1 Kasım 1755’te Lizbon’da şiddetli bir deprem olur ve şehir med-cezir dalgasının altında kalır-[3] 15.000’den fazla insan hayatını kaybeder ve bir o kadar kişi de ağır yaralanır. Depremin meydana geldiği günün ilginç bir özelliği vardır. O gün Katolik dünyasının Azizler Günü olarak kutladığı Toussaint ismi verilen bayram günüdür. Daha da ilginci deprem, insanların ayin için kilisede bu­lundukları bir vakte rastlamış ve kentteki 32 kilise ha­rabeye dönmüştür. Lizbon ayrıca o yıllarda ‘engizisyo­nun kutsal kenti’ olarak tanınmaktadır.

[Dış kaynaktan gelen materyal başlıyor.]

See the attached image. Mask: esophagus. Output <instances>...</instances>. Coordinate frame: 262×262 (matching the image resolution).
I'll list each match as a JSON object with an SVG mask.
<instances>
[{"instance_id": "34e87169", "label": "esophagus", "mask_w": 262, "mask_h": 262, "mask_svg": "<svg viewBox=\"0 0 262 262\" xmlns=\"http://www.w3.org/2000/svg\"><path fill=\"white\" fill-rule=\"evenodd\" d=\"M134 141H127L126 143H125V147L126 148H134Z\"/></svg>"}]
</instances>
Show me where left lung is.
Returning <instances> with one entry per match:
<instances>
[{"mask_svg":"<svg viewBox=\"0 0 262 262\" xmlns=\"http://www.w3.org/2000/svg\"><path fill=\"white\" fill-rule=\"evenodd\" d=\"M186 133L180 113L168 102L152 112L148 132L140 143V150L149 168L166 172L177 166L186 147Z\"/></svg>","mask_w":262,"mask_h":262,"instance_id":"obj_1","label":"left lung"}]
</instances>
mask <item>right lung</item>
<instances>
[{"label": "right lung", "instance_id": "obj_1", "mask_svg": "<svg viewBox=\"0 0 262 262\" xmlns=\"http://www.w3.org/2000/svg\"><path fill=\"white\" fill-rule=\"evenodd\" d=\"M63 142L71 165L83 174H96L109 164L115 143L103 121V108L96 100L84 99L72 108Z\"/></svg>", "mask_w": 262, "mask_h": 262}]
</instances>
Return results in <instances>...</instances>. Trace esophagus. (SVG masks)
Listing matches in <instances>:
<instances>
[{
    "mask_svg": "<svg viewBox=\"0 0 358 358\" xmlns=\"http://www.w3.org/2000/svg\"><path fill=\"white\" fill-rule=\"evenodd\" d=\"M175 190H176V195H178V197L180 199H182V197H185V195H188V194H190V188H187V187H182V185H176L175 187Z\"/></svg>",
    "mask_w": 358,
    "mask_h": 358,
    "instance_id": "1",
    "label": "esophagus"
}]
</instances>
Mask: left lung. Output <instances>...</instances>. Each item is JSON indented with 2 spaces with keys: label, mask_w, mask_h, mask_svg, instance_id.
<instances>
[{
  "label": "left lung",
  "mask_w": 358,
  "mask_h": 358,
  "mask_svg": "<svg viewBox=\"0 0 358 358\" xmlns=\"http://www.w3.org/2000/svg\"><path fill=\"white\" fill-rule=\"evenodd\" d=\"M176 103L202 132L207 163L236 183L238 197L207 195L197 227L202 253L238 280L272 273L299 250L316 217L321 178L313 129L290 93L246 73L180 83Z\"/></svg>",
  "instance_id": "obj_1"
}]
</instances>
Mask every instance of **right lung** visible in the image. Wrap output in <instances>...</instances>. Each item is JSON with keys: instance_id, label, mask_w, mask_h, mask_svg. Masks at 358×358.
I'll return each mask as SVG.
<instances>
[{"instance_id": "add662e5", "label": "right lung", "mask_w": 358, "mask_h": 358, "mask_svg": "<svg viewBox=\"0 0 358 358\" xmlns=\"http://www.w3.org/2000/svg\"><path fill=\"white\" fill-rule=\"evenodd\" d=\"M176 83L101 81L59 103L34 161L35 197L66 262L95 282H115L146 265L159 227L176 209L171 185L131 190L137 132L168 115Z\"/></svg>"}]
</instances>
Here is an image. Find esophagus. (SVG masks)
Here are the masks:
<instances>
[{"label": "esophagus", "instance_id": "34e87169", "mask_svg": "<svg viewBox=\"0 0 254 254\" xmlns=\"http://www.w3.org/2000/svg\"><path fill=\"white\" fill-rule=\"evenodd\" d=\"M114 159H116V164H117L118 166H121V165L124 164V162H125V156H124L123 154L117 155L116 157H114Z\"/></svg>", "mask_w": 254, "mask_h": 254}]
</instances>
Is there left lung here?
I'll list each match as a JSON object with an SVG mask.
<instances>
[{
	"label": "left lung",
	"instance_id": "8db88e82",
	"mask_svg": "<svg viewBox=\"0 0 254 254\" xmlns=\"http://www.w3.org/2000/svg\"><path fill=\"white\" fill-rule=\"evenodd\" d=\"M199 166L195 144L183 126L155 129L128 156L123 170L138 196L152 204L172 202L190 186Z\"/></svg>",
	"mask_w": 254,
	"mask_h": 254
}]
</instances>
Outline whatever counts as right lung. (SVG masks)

Katolikler için önemli sembollere ev sahipliği yapan Lizbon gibi bir şehrin deprem felaketiyle karşı karşıya kalması, Hıristiyan dünyanın o yıllarda dini perspektifli yorumlara fazlasıyla aşina olması da dikkate alındığın­da, tabiatıyla insanların bilgi ve inanç dağarcıklarını yansıtan özellikler taşıyan çeşitli yorumlan beraberinde getirdi. Örneğin toplumun bozulmaya başladığını düşü­nen Cizvit tarikatına mensup dindar bir Portekizli, “dep­remin Lizbon’daki ahlâk bozulmasına Tanrı’nın gönder­diği bir ceza olduğunu” düşünüyordu. Metodist mezhe­binin kurucusu İngiliz John Wesley de (ö. 1791) görüş­lerini yaymak için tüm ülkeyi at sırtında gezerek gerçek­leştirdiği vaazlarında “fiziksel sebep ne olursa olsun dep­remin manevi nedeninin günah olduğunu” savunuyor­du. Tabi Wesley gibi bir mezhep kurucusunun bu iddi­asını Hıristiyanlığın temel doktrinlerinden biriyle destek­lemesi gerekiyordu. Ona göre depremin ‘asli günah’la yani Adem ile Havva’nın ilk günahlarıyla bir ilişkisi vardı.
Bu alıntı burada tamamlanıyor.